**** Excerpted passage

Knattspyrnufélagið Hörður, commonly known as Hörður or Hörður Ísafjörður, is an Icelandic multi-sport club from the town of Ísafjörður. It was founded in 1919 as a football club but since 1933 it has fielded other departments, most prominently in handball, track & field, skiing and Icelandic wrestling.

History
Knattspyrnufélagið Hörður was founded on 27 May 1919 as a football club with Þórhallur Leósson being its first chairman. Its first official game was against Fótboltafélag Ísafjarðar on 17 June 1921. In 1933 it started a department in women's Handball and in 1937 a track & field department. At its peak in the 1940s it was the largest sports club in the Westfjords.

Football

Recent history
After not fielding a senior team since 1940, Hörður sent a men's team to the 4. deild karla in 2014 where it finished 4th in A-group. On 1 June 2017, it defeated Snæfell/UDN 14–1 on Olísvöllurinn in Ísafjörður. On 3 June 2018, the team mounted an improbable comeback victory against Hvíti Riddarinn by scoring three goals in the last two minutes of the match, winning 6–5.

Seasons

Appearances
Competitive matches only since 2014. Correct as of 19 March 2023.

********

→ **Required work**:
[1] Duplicate the passage of the Hörður club article starting with "Knattspyrnufélagið Hörður, commonly" and going on through "and Icelandic wrestling.".
[2] According to the Hörður club article, who was the club's first chairman?
Answer from the Hörður club article alone.

**** Data excerpt

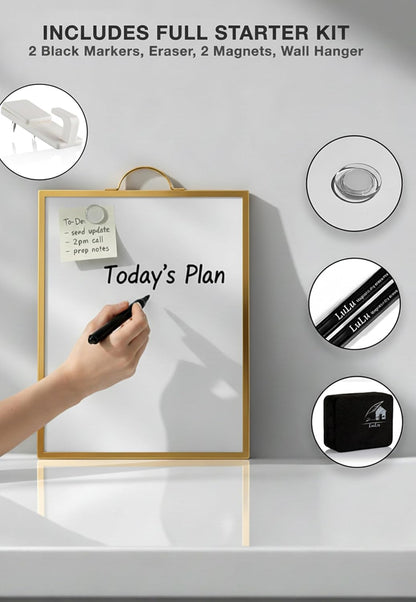 Black Magnetic Dry Erase Whiteboard 12 x 16 Double Sided, Portable Planner Board with Weekly Monthly Sheets, Write and Wipe to Do List Board, Includes 3 Markers Eraser 2 Magnets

********

→ **Expected responses**:
[1]
Knattspyrnufélagið Hörður, commonly known as Hörður or Hörður Ísafjörður, is an Icelandic multi-sport club from the town of Ísafjörður. It was founded in 1919 as a football club but since 1933 it has fielded other departments, most prominently in handball, track & field, skiing and Icelandic wrestling.

[2] Þórhallur Leósson